Task goal: Lay out the stretch from the line containing "What is the distance" through the line containing "5504 millimetres" as a Markdown table with the columns No. and Text. Put each line's number in No. and the line itself in Text, and leave out blank lines.
╭──
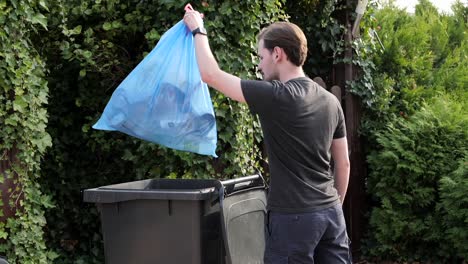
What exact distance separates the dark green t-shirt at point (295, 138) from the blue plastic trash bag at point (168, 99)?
2.43ft

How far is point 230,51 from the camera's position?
458 cm

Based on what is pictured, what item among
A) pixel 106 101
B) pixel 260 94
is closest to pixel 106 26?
pixel 106 101

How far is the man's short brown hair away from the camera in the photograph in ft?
8.92

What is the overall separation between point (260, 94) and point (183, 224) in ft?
2.90

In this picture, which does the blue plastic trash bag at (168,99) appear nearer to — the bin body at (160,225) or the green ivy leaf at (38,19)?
the bin body at (160,225)

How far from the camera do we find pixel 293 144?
2656mm

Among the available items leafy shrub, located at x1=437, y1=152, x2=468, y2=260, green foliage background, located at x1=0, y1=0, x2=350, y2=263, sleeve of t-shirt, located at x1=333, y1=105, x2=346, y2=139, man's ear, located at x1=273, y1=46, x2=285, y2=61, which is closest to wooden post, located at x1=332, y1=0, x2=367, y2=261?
leafy shrub, located at x1=437, y1=152, x2=468, y2=260

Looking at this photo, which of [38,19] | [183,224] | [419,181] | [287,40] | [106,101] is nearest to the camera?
[287,40]

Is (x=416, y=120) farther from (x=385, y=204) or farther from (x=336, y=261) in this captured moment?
(x=336, y=261)

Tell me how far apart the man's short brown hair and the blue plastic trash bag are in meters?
0.68

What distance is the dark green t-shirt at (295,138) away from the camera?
2615 mm

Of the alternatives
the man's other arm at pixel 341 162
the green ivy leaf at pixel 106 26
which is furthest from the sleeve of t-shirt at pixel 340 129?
the green ivy leaf at pixel 106 26

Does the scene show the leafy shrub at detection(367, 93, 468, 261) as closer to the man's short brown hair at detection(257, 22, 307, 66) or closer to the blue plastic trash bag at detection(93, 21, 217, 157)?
the blue plastic trash bag at detection(93, 21, 217, 157)

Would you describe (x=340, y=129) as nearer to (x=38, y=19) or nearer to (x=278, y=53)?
(x=278, y=53)
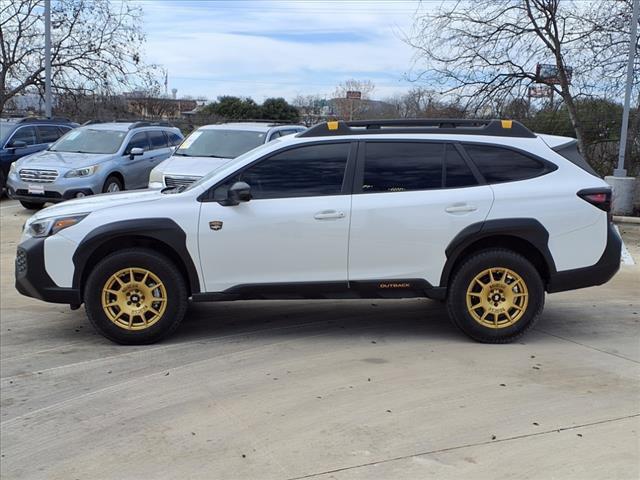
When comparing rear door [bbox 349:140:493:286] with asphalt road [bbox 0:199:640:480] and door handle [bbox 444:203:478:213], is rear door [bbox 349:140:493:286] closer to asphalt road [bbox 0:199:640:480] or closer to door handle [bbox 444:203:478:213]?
door handle [bbox 444:203:478:213]

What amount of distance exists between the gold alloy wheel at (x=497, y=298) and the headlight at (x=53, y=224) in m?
3.31

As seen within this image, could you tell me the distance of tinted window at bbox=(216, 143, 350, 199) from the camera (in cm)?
552

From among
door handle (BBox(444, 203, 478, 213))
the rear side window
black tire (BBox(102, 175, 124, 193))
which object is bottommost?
black tire (BBox(102, 175, 124, 193))

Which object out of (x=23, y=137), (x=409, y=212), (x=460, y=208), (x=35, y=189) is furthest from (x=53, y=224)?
(x=23, y=137)

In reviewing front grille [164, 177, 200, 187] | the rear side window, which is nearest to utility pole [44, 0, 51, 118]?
front grille [164, 177, 200, 187]

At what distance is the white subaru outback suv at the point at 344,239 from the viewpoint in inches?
213

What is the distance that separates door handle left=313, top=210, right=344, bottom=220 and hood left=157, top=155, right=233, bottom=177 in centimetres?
496

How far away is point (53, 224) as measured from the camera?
5504 millimetres

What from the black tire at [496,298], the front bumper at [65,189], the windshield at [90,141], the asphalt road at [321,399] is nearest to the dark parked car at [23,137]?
╰──
The answer:
| No. | Text |
|---|---|
| 1 | What is the distance that separates door handle left=313, top=210, right=344, bottom=220 and hood left=157, top=155, right=233, bottom=177 in centimetres? |
| 2 | 496 |
| 3 | How far away is point (53, 224) as measured from the camera? |
| 4 | 5504 millimetres |